By: Bob Carlberg, ACF
As foresters, no one knows better that growing in a harsh
environment is difficult, if not impossible. We could all
agree that our current economic and business environment
is quite harsh. Although the Penn Chapter ACF has
Certainly not discovered a Miracle Grow formula to increase
our membership, we continue to remain vibrant and healthy
in these trying times.
Qualified new members are welcome!
At the center of the membership, our current Chapter Chair,
Joe Glover is organized, focused, and persuasive (evidenced
by the fact that he has convinced me to write this article).
In addition to an effective Chair, we have an enthusiastic
membership eager to volunteer for some aspect, large or
small, which will further promote our group.

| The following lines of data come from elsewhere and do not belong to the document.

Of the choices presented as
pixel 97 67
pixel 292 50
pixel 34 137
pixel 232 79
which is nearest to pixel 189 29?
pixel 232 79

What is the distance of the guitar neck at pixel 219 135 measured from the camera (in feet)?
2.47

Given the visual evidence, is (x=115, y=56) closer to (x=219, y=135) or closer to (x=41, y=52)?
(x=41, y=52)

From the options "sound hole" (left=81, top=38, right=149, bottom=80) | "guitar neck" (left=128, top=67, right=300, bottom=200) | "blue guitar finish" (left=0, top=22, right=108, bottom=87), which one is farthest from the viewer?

Three times per year, we gather at a central location in our state, or simply put, equally difficult for most members to attend. We have adopted a practice of having a guest speaker before each meeting and we arrange to receive continuing education credits for those mini workshops / discussions. We gather in a meeting room at a restaurant, listen to the invited speaker in the morning, order lunch from the menu, enjoy fellowship during lunch, and proceed with our Chapter meeting in the afternoon.

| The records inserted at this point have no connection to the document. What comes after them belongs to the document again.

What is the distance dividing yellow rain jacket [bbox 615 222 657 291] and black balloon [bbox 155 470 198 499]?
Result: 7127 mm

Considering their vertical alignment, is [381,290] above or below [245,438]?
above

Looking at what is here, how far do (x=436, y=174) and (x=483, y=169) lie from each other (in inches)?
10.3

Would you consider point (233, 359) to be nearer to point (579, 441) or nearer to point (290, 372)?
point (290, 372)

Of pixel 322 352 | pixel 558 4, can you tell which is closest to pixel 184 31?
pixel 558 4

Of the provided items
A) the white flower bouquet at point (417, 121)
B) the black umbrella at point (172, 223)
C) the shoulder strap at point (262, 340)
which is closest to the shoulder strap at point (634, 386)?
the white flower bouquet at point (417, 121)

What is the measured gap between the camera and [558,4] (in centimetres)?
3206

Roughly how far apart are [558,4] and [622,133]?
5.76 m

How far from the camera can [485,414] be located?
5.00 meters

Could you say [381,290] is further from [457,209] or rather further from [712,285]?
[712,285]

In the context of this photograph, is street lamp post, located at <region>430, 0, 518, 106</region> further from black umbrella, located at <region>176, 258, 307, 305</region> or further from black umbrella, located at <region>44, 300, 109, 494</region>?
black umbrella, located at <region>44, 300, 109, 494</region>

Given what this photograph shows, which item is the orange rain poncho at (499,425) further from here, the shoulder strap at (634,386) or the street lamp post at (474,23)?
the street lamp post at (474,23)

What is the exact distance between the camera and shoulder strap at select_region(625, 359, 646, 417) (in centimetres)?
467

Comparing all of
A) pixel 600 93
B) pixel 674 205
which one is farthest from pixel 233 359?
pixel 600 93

One day prior to our most recent chapter meeting, we held a full-day class on “Operational GPS”. Member Bob McColly arranged for a speaker from SFI to give classroom instruction followed by in-the-field, hands–on use. The workshop was tailored to our group’s specific needs and was well attended and received. Having the class in conjunction with our regular meeting allowed the opportunity to stay overnight and attend the meeting the following day. Our guest speaker that next day was from PSU Cooperative Extension and the topic was the Marcellus Shale gas development, a very timely issue in our region.
Our members occasionally bring a non-ACF professional forester to a chapter meeting. Surely, we all know forestry professionals that are respected in the field and are not yet members of ACF (yes, they do exist). When a forester is invited to attend as a prospective member, an ACF member introduces the guest by summarizing the individual’s background and business. The Visitors are encouraged to participate in discussions and soon recognize the important issues in which ACF is involved on both the state and national level.
To further promote the group, we have developed a tabletop display that introduces our chapter specifically, as well as ACF as a whole. We utilize that display at agricultural and industry gatherings such as Penn state’s Ag Progress Days. Member Jeff Gossert as spearheaded that effort and staffs the booth regularly. Other members assist by attending and allowing Jeff freedom to leave the booth. We have agreed that having this display helps get the name out there to both landowners and other potential members alike.
As we work together, it is apparent that we have differing ideas on issues and lively discussions usually ensue. These divergences help to strengthen the group and allow for a healthy debate in an open-minded environment. Despite our differences, a strong common thread that remains is our desire to be a part of an exceptional group promoting a truly outstanding profession. That alone should ensure survival in even the harshest environment.